Whether she's belting out a raucous blues-rocker, firing up a blistering soulshouter, bringing the spirit to a gospel-fueled R&B rave-up or digging deep down into a subtle, country-tinged ballad, Shemekia Copeland sounds like no one else. With a voice that is alternately sultry, assertive and roaring, Shemekia's wide-open vision of contemporary blues, roots and soul music showcases the evolution of a passionate artist with a modern musical and lyrical approach. The Chicago Tribune says Copeland delivers "gale force singing and power" with a "unique, gutsy style, vibrant emotional palette and intuitive grasp of the music." NPR Music calls her "fiercely expressive."
Copeland's return to Alligator Records with Outskirts Of Love (she recorded four albums for the label from 1998 through 2006) finds her at her most charismatic, performing roots rock, Americana, and blues with power and authority, nuance and shading. Produced by The Wood Brothers' Oliver Wood, Outskirts Of Love is a musical tour-de-force, with Copeland rocking out on the title track, taking charge in Crossbone Beach, honoring her father, the late Johnny Clyde Copeland with her Afrobeat-infused take on his Devil's Hand, tackling homelessness on Cardboard Box and showing off her country swagger on Drivin' Out Of Nashville. She puts her stamp on songs made famous by Solomon Burke (I Feel A Sin Coming On), Jesse Winchester (Isn't That So).
EMMET COHEN TRIO FEATURING ALBERT "TOOTIE' HEATH
Multifaceted American jazz pianist and composer Emmet Cohen has emerged as one of his generation's pivotal figures in music and the related arts. A recognized prodigy, Cohen began Suzuki method piano instruction at age three, and his playing quickly became a mature melding of musicality, technique, and concept. Downbeat observed that his "nimble touch, measured stride and warm harmonic vocabulary indicate he's above any convoluted technical showmanship." In the same spirit, Cohen himself has noted that playing jazz is "about communicating the deepest level of humanity and individuality; it's essentially about connections," both among musicians and with audiences. Possessing a fluid technique, an innovative tonal palette, and an expansive repertoire, Cohen plays with the command of a seasoned veteran and the passion of an artist fully devoted to his medium.

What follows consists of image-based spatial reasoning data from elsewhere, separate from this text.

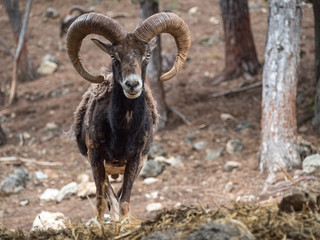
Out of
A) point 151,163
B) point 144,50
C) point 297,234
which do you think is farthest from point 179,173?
point 297,234

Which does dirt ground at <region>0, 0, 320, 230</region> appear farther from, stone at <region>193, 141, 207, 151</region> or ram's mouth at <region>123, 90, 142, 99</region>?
ram's mouth at <region>123, 90, 142, 99</region>

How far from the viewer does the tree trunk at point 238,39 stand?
13.4m

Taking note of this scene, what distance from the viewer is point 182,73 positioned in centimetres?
1619

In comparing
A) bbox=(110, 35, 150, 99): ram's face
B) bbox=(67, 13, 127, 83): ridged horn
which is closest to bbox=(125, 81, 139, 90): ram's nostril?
bbox=(110, 35, 150, 99): ram's face

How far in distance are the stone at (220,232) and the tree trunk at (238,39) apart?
11241 millimetres

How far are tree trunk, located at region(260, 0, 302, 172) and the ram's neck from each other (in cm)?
342

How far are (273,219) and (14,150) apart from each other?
9.91 metres

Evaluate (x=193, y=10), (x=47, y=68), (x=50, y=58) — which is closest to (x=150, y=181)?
(x=47, y=68)

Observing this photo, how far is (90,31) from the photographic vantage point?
18.9 ft

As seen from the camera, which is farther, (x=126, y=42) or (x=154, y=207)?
(x=154, y=207)

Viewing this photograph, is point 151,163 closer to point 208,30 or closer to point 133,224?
point 133,224

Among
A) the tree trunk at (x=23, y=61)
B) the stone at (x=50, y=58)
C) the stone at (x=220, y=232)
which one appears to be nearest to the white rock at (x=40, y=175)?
the stone at (x=220, y=232)

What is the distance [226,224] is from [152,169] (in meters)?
6.69

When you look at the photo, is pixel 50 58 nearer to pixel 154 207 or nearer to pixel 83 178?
pixel 83 178
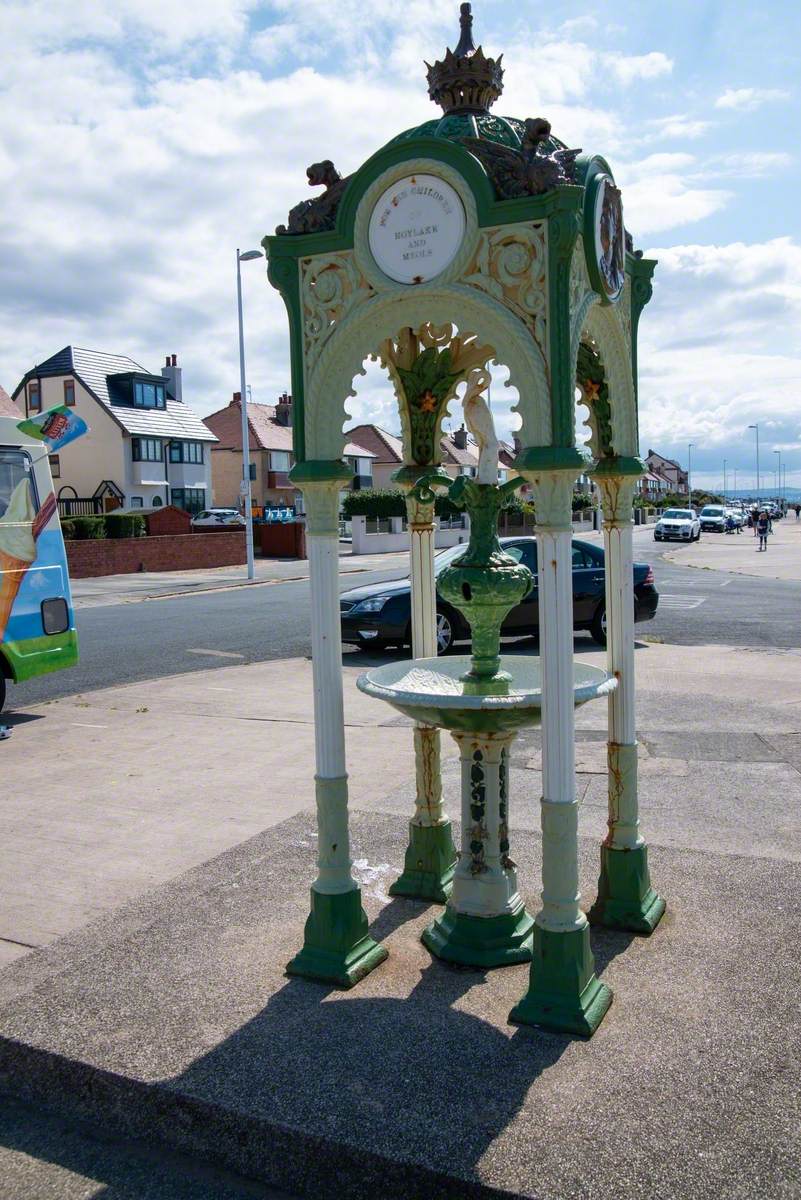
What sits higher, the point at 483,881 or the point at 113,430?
the point at 113,430

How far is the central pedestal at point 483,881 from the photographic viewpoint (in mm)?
4438

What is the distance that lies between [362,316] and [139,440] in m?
46.8

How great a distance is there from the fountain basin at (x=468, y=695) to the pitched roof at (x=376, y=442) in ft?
217

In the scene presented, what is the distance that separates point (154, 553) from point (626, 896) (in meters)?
32.1

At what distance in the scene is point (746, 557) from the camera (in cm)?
3591

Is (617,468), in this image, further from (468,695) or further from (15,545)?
(15,545)

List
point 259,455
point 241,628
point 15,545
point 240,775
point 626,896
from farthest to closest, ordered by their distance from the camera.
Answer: point 259,455 < point 241,628 < point 15,545 < point 240,775 < point 626,896

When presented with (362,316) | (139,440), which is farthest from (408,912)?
(139,440)

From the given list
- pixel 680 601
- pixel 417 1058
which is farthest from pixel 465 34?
pixel 680 601

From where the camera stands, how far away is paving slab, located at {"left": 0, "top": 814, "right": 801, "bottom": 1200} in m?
3.08

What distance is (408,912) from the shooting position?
4.99 meters

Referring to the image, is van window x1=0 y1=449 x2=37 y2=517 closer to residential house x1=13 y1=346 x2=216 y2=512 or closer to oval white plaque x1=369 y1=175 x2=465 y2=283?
oval white plaque x1=369 y1=175 x2=465 y2=283

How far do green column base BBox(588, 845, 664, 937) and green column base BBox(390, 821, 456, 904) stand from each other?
793 millimetres

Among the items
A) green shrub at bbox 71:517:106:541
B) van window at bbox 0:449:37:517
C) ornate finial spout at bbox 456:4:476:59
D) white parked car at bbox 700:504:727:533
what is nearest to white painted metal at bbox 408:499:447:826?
ornate finial spout at bbox 456:4:476:59
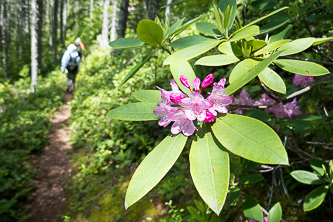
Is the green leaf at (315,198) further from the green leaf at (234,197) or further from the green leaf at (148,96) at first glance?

The younger brother of Percy and Jimmy Heath, Albert "Tootie" Heath has long been a top hard bop-based drummer with an open mind toward more commercial styles of jazz. After moving to New York (1957), he debuted on record with John Coltrane. Albert Heath was with J.J. Johnson's group (1958-1960) and the Jazztet (1960-1961), worked with the trios of Cedar Walton and Bobby Timmons in 1961, and recorded many records as a sideman for Riverside during that era. He lived in Europe in 1965-1968 (working frequently with Kenny Drew, Dexter Gordon, and backing touring Americans), and, after returning to the U.S., he played regularly with Herbie Hancock's sextet (1968-1969) and Yusef Lateef (1970-1974).